> **PROVIDED TEXT**

Perhaps more of this could be in common.c if we had a generic VFIODevice
embedded in a VFIOPlatformDevice or VFIOPCIDevice.  We could fill in
high-level things like number of regions/irqs, fd, name, etc, leaving
interpretation and probing of each region/irq to device specific code.

> +
> +error:
> +    if (ret) {
> +        g_free(vdev->regions);
> +        QLIST_REMOVE(vdev, next);
> +        vdev->group = NULL;
> +        close(vdev->fd);
> +    }
> +    return ret;
> +}
> +
> +static void vfio_platform_realize(DeviceState *dev, Error **errp)

> **Saved entries**
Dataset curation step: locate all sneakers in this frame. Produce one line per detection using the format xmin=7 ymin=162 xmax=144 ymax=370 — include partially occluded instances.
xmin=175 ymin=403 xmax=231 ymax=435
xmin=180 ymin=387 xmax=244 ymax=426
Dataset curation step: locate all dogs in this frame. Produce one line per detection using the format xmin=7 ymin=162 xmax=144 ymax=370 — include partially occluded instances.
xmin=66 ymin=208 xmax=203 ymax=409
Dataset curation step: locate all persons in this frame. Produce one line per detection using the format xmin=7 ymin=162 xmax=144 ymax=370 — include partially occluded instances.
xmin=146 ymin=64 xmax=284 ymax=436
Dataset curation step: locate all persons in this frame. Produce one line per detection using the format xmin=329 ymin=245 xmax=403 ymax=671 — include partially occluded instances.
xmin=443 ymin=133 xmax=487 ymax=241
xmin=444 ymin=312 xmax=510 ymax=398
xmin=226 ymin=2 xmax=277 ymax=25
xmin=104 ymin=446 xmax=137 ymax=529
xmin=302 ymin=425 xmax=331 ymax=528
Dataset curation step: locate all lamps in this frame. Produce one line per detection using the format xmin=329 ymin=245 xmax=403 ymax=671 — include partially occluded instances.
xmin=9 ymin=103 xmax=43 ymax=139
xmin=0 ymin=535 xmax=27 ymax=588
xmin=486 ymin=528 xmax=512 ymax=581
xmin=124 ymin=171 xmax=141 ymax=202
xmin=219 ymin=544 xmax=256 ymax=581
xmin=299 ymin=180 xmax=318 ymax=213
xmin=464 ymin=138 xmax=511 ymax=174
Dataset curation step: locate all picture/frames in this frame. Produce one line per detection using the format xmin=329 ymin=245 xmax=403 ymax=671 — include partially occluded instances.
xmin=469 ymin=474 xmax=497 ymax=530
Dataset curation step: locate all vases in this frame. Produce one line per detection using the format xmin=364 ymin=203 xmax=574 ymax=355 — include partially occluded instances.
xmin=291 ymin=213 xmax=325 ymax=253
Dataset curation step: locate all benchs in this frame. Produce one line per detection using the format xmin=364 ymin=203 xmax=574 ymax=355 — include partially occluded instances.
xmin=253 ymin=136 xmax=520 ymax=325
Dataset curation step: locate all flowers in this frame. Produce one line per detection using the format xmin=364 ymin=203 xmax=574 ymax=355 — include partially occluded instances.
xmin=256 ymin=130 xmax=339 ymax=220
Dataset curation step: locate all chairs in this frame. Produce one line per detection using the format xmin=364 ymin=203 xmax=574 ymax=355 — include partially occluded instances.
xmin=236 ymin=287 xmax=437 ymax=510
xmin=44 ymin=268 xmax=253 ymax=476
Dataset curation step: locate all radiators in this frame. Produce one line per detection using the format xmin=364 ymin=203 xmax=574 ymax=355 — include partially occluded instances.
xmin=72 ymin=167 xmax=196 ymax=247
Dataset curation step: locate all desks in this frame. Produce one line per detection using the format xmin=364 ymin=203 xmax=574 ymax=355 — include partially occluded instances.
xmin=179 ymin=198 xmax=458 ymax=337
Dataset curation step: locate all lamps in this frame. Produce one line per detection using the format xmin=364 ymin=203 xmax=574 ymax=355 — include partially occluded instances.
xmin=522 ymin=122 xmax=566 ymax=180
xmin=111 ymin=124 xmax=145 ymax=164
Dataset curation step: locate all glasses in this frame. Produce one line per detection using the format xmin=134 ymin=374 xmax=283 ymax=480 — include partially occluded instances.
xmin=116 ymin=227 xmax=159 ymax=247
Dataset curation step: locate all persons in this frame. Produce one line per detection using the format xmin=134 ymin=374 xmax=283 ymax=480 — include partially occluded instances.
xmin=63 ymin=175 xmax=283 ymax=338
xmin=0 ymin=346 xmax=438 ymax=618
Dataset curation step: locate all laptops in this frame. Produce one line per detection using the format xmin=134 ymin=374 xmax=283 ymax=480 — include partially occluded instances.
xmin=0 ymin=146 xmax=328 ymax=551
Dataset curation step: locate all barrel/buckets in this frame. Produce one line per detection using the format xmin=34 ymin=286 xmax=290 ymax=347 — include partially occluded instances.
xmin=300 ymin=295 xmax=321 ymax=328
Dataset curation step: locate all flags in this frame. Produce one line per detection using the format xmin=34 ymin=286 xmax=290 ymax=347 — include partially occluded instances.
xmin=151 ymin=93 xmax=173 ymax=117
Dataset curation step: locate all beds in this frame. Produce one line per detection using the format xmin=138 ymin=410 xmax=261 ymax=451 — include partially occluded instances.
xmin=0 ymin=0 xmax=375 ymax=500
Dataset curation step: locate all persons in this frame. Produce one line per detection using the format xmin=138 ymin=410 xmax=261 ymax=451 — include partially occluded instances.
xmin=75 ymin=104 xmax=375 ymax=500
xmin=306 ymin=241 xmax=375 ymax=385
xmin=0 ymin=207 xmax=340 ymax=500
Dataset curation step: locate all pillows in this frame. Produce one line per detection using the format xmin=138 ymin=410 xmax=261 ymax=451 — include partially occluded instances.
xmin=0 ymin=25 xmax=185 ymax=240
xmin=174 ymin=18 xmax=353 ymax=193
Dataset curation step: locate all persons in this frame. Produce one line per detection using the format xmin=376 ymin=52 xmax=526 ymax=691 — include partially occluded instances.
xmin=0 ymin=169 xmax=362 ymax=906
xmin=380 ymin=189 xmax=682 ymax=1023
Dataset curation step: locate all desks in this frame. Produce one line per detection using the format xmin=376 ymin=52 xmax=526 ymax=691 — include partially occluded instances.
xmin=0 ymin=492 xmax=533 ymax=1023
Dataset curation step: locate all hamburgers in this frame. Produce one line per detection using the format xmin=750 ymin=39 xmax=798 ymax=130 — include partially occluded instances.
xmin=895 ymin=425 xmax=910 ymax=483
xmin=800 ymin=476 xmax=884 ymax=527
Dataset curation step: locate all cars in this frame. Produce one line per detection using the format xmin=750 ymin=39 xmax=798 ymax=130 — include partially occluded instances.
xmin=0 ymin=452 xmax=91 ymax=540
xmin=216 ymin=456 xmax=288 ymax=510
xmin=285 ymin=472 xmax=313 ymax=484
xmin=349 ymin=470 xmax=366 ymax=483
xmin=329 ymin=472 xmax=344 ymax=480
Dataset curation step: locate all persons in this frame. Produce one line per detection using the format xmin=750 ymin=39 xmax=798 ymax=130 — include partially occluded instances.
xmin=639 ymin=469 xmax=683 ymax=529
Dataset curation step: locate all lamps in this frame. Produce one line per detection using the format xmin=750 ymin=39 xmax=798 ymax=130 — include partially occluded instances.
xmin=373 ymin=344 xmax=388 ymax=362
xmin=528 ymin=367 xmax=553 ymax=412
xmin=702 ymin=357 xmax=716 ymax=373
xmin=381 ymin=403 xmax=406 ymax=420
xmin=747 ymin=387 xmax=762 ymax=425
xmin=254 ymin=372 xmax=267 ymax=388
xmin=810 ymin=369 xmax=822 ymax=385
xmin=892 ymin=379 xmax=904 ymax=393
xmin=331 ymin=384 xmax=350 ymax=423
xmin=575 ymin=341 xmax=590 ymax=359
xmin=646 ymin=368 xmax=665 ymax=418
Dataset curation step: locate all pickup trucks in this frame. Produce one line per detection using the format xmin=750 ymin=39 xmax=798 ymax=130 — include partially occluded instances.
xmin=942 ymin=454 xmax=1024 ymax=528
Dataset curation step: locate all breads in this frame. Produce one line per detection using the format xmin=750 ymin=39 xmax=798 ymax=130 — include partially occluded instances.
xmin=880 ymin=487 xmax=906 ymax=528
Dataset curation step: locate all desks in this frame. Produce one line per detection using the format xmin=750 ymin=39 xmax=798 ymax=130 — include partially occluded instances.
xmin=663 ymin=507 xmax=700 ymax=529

> **SET PROBLEM**
Reproduce the VFIO code review text from "Perhaps more of" up to and including "device specific code.".

> **RESPONSE FOR THIS EXERCISE**
Perhaps more of this could be in common.c if we had a generic VFIODevice
embedded in a VFIOPlatformDevice or VFIOPCIDevice.  We could fill in
high-level things like number of regions/irqs, fd, name, etc, leaving
interpretation and probing of each region/irq to device specific code.